GIVEN TASK 1
Copy out the rows word for word, from the line containing "In the photo" through the end of the rows, with both ends included. Leave the pictures out of your copy.
=== SELECTED TEXT ===
In [None]:
# Install a pip package in the current Jupyter kernel
import sys

!{sys.executable} -m pip install pandas==2.1.4
!{sys.executable} -m pip install requests==2.31.0

import requests
import pandas as pd

## Add data from dbpedia

### Query, Endpoint and Parameters

In [None]:
# Your SPARQL query
sparql_query = """
PREFIX dcterms: <http://purl.org/dc/terms/>
PREFIX skos: <http://www.w3.org/2004/02/skos/core#>
PREFIX dbc: <http://dbpedia.org/resource/Category:>

SELECT DISTINCT ?entry ?entryLabel ?form ?number ?found
WHERE {
	VALUES ?concept {
		dbc:Greek_New_Testament_lectionaries
		dbc:Greek_New_Testament_minuscules
		dbc:Greek_New_Testament_uncials
		dbc:New_Testament_papyri
	}
	?entry dcterms:subject ?concept .
	
	OPTIONAL{?entry rdfs:label ?entryLabel}
	OPTIONAL{?entry dbp:form ?form}
	OPTIONAL{?entry dbp:number ?number}
	OPTIONAL{?entry dbp:found ?found}
	
	FILTER (langMatches(lang(?entryLabel), "en"))
}
"""

# DBpedia SPARQL endpoint
sparql_endpoint = "http://dbpedia.org/sparql"


# Set the request parameters
params = {"query": sparql_query, "format": "json"}

### Request data

In [None]:
# Send the SPARQL query to DBpedia
response = requests.get(sparql_endpoint, params=params)

# Check if the request was successful
if response.status_code == 200:
    # Parse the JSON response
    data = response.json()

    # Extract the bindings from the response
    bindings = data["results"]["bindings"]

    # Convert the bindings to a list of dictionaries
    results_list = [
        {key: binding[key]["value"] for key in binding} for binding in bindings
    ]

    # Create a pandas DataFrame from the list
    manuscripts_sparql_df = pd.DataFrame(results_list)

else:
    print(f"Error: {response.status_code} - {response.text}")

### Cleanup 'number' column

In [None]:
def has_decimal(string: str) -> bool:
    value = float(string)
    return value % 1 != 0


# Custom function to clean and convert values to integers
def clean_and_convert(string: str) -> int | None:
    try:
        if has_decimal(string):
            return None
        else:
            cleaned_value = "".join(filter(str.isdigit, string))
            return int(cleaned_value) if cleaned_value else None
    except:
        return None


manuscripts_cleanup1_df = manuscripts_sparql_df.copy()

# Apply the custom function to the specified column
manuscripts_cleanup1_df["number"] = manuscripts_cleanup1_df["number"].apply(
    clean_and_convert
)
# if a number is greater than 3000 (by mistake) set it to None
manuscripts_cleanup1_df.loc[manuscripts_cleanup1_df["number"] > 3000, "number"] = None

### Cleanup 'found' column

In [None]:
manuscripts_cleanup2_df = manuscripts_cleanup1_df.copy()
=== LISTED ENTRIES ===
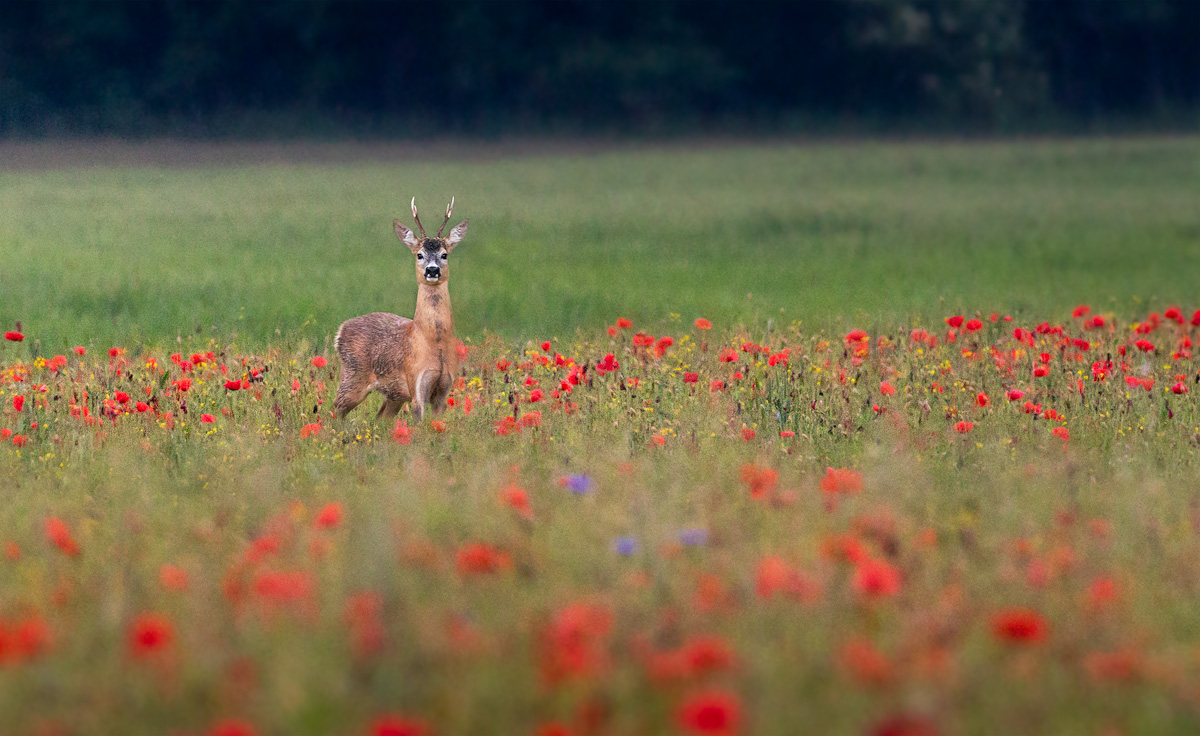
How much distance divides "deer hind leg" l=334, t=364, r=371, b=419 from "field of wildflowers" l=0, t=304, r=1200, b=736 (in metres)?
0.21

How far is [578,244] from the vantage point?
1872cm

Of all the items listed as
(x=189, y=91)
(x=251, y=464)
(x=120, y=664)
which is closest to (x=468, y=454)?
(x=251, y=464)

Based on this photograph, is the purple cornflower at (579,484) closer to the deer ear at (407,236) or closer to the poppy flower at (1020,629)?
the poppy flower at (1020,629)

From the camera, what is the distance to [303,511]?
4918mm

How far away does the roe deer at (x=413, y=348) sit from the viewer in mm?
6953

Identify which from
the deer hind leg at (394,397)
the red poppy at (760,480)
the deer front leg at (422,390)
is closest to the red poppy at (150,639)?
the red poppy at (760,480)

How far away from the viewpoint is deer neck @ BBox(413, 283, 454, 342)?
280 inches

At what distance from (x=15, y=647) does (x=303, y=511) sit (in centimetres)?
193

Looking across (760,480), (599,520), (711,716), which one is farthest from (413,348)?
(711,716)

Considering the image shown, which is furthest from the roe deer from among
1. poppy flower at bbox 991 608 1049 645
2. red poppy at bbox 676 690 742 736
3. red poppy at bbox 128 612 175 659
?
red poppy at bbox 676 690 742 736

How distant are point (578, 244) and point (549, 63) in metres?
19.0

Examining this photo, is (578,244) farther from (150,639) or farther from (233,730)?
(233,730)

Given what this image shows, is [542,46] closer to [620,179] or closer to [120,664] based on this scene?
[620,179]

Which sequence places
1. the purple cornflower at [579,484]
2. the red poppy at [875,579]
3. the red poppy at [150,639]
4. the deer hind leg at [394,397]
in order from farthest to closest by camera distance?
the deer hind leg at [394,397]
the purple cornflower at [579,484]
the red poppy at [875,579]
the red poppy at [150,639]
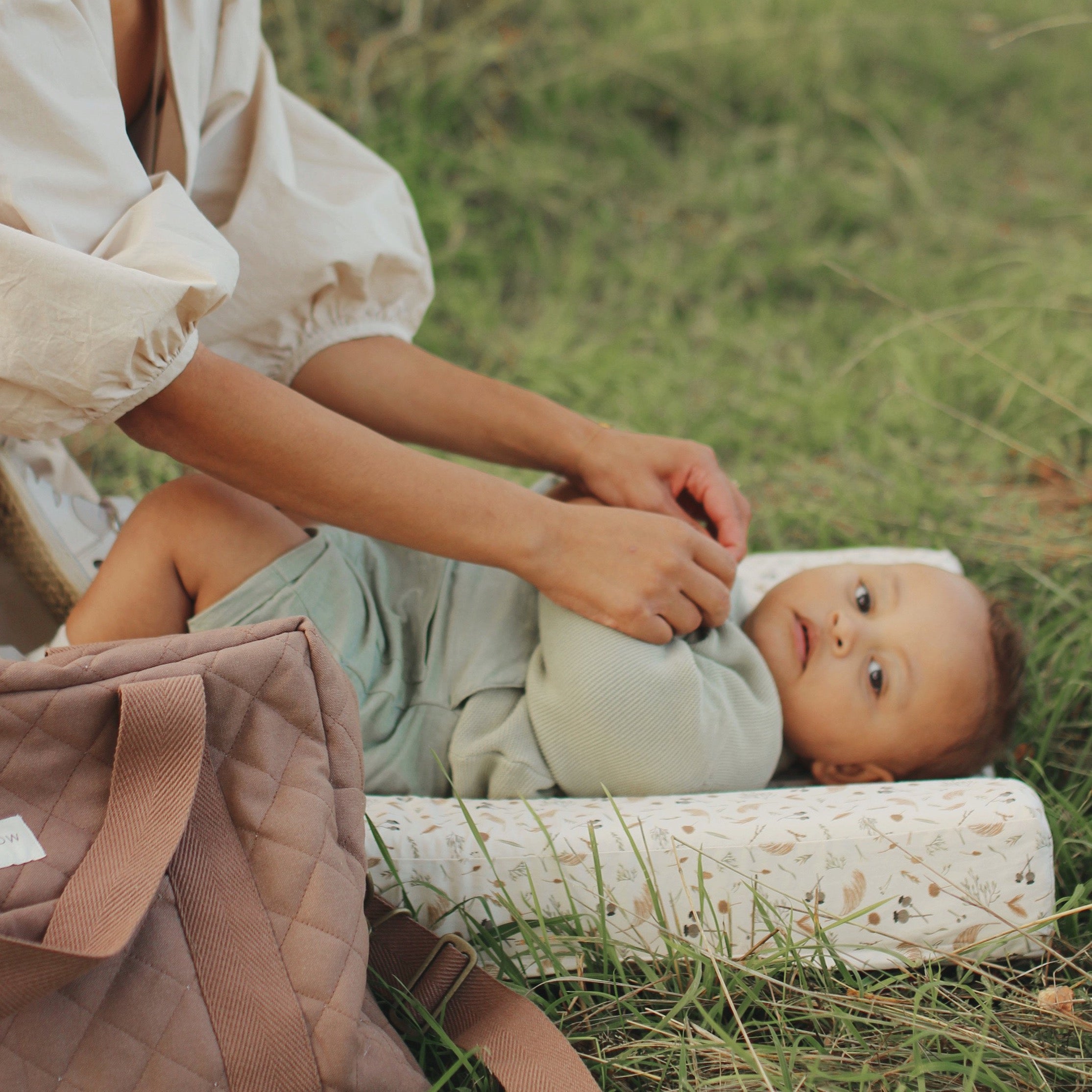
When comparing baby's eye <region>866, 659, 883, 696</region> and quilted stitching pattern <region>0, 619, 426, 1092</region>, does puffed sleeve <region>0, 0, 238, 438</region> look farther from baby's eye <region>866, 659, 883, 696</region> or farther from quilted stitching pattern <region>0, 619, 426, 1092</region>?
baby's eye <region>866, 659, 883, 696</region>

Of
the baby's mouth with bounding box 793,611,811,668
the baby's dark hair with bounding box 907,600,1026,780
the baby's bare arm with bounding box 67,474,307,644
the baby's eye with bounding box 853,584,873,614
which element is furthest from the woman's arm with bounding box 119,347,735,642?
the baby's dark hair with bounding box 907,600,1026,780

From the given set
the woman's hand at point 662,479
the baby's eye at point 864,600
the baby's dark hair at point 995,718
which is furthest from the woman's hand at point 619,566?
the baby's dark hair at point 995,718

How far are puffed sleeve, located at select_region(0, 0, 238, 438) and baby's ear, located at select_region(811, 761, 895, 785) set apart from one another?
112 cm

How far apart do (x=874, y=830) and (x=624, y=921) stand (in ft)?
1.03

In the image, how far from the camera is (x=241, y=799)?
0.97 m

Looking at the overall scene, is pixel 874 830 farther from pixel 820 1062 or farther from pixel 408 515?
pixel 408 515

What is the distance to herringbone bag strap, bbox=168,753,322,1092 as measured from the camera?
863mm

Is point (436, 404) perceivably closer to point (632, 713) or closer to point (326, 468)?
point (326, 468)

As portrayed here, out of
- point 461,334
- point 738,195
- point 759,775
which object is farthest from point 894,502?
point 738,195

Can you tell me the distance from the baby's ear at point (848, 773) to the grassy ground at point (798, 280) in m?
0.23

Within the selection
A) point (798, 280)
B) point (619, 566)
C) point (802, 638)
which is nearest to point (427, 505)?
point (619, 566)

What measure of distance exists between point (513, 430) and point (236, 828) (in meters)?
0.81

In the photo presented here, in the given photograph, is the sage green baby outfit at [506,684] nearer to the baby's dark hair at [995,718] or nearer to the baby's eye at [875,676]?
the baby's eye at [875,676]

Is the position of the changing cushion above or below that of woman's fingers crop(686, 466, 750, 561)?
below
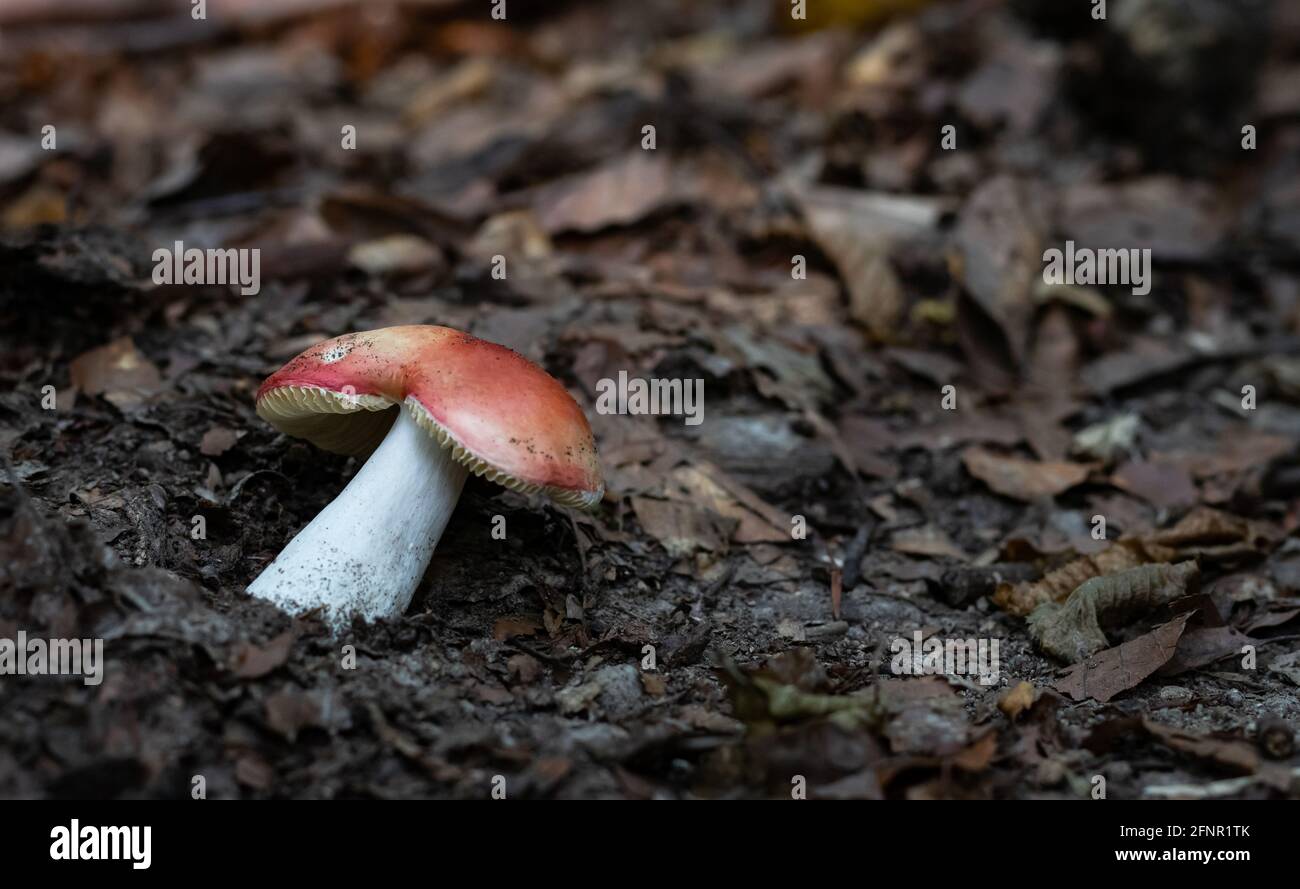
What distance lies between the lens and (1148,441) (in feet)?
===
GIVEN TASK 2
List every category that appears in the VALUES block of the SPARQL query in the notebook above.

WRITTEN SOLUTION 1
In the photo presented here, in the given photograph, is the sage green baby outfit at [506,684] nearer to the baby's dark hair at [995,718] or nearer to the baby's eye at [875,676]?
the baby's eye at [875,676]

Is the position of the changing cushion above or below that of woman's fingers crop(686, 466, 750, 561)?
below
What distance lies between the lens and (1148,441) (in feet)?

WRITTEN SOLUTION 2
dbc:Greek_New_Testament_lectionaries
dbc:Greek_New_Testament_minuscules
dbc:Greek_New_Testament_uncials
dbc:New_Testament_papyri